Capital markets are built on the bones of old consortia. Now, the revolution expected of securities markets from the adoption of distributed ledger (DL) or blockchain technology, which offers transparent and irrefutable transaction chains, is in the hands of five such groups, many with common members. Blockchain could make some industry processes redundant. Those processes are a cost for some and a profitable business for others. Therefore its use has political implications.

The global head of trading at one of the UK’s largest investment manager asked, “Are investment banks getting involved with blockchain so they can control the pace of change?” at the European Electronic Bond Trading Conference event held by Euromoney on 12 September 2016. The answer from the stage was “Yes – in many cases.”

Consortium-led projects have a chequered history. The Global Straight-Through-Processing Association (GSTPA), was a viable project run by brokers, asset managers and custodians designed to reduce settlement time. In 2000, US post-trade giant The Depositary Trust and Clearing Corporation (DTCC) having been selected as part of the GSTPA consortium stood down from the project citing a conflict of interest and later announced it was teaming up with Thomson Reuters to offer a rival system which became post-trade hub Omgeo.

There was a considerable crossover between DTCC’s board, GSTPA members and Thomson Reuter’s sell-side clients. In 2002 the GSTPA collapsed with little support from many of its members and costs being written off. Omgeo is now fully owned by the DTCC which bought out Thomson Reuters in 2013.

The consensus needed in such projects inevitably slows the pace of change. Target 2 for Securities (T2S), a cross-border settlement efficiency drive led by the European Central Bank, represents an idea conceived of in a 2001 report and initiated in 2006. Its efficiencies will remove commercial opportunities from and increase competition between custodian banks and central securities depositories, while also requiring their cooperation. With a completion date of 2017, it will have taken the same time as is needed to conceive a human child and raise them through to maturity and secondary education.
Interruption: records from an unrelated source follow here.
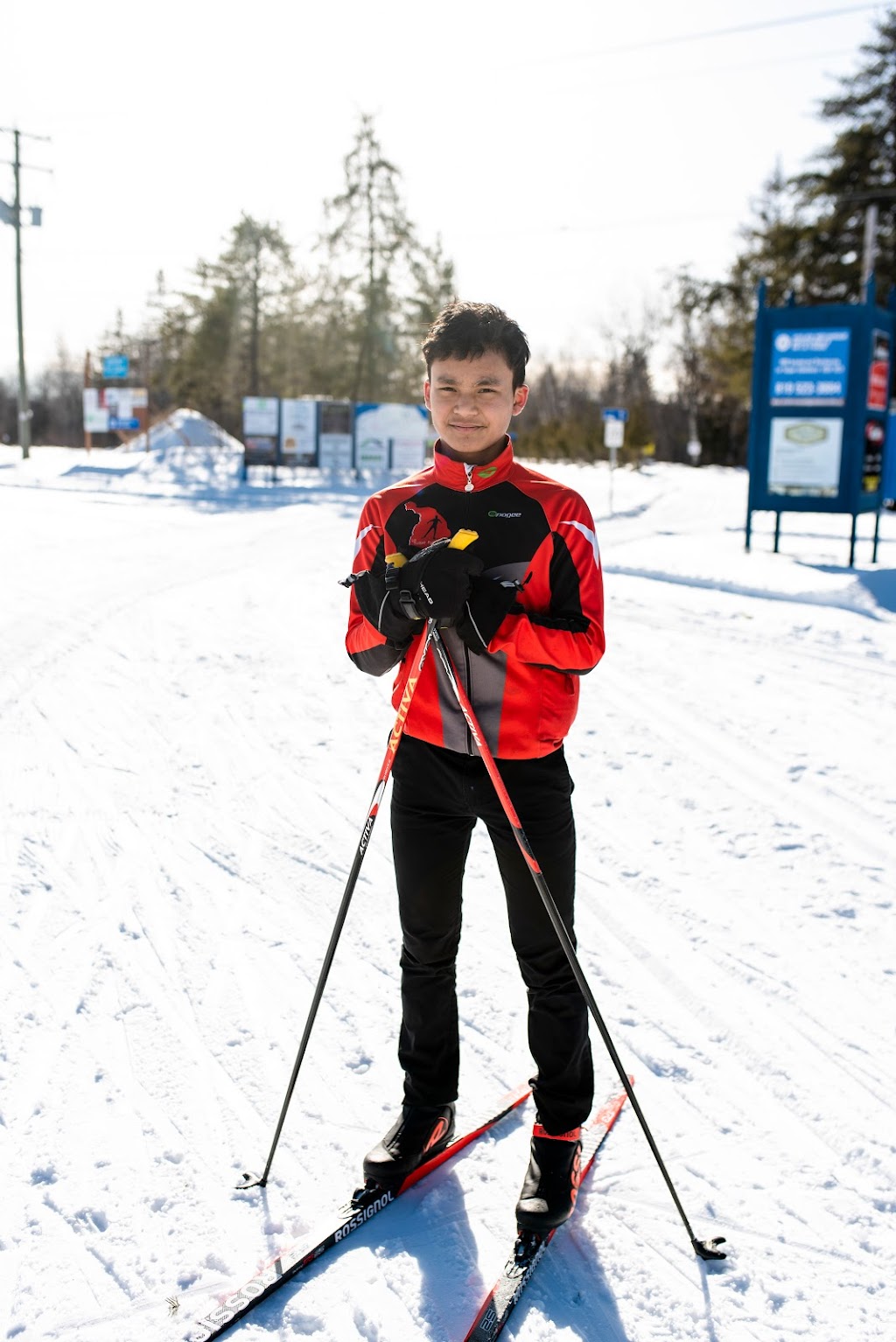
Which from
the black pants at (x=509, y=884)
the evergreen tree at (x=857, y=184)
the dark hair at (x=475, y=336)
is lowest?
the black pants at (x=509, y=884)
Many sell-side consortia projects, including multilateral trading facility (MTF) Turquoise and messaging platform Symphony, have been established directly to compete with a system that has a perceived dominant grip on a sell-side cost base – the London Stock Exchange and Bloomberg respectively.
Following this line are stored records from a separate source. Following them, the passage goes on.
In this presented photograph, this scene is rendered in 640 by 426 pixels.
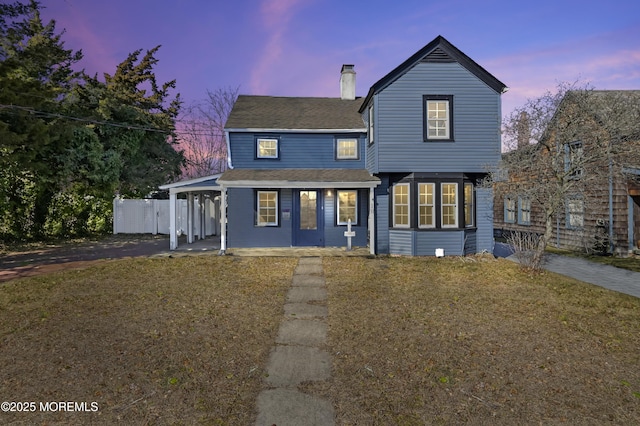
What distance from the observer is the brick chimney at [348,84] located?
61.9ft

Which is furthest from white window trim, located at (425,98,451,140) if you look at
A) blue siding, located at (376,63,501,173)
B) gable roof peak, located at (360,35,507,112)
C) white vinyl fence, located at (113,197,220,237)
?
white vinyl fence, located at (113,197,220,237)

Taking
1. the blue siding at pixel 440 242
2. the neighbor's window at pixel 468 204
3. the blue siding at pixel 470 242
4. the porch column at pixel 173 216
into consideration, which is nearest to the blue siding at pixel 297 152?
the porch column at pixel 173 216

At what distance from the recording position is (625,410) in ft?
12.2

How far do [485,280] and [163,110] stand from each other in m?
32.9

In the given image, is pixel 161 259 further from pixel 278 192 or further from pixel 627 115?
pixel 627 115

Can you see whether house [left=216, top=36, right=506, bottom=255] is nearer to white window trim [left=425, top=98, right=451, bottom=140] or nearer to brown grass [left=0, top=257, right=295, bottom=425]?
white window trim [left=425, top=98, right=451, bottom=140]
On occasion sell-side consortium ownership drive can drive efficiency – the DTCC itself is industry owned and has become a post-trade utility in the US though acquisition.

The plus side

Blockchain is a transaction system, requiring common standards. The efficiencies it offers by removing the need to double check different ledgers could reduce annual bank costs by over US$20 billion by 2022, according to research by Santander, Oliver Wyman and Anthemis.
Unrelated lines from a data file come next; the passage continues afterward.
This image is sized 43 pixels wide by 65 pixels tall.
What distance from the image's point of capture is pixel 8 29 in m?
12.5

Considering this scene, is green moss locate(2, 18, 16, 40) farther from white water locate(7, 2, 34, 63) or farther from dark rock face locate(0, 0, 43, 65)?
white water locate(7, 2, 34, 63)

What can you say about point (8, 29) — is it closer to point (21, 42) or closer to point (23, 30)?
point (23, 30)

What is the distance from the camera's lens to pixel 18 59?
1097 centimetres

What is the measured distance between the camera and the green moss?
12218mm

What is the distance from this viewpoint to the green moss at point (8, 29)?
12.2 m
Consensus by consortium is needed to make one work. Many sell-side firms are simultaneously funding and / or supporting multiple DL development groups including: DAH; the Hyperledger Project (HLP); Post-Trade Distributed Ledger Project; the R3 Consortium; and ‘utility settlement coin’ which was developed by broker UBS and is now supported by BNY Mellon, Deutsche Bank, ICAP and Santander. Some of these consortia – such as HLP – are non-commercial and supported by the commercial firms.

With choice comes delay. Blockchain could be like GSTPA – indecision may lead to a useful tool emerging commercially without the mutualisation of cost. It could be a T2S, with firms reluctant to relinquish control of their profitable if inefficient back offices, migration may be slow. It may be a Turquoise or Symphony, used by one part of the business to leverage down costs in another.

How it plays out will be a choice made by the consortia members. The industry can change, but it must want to change.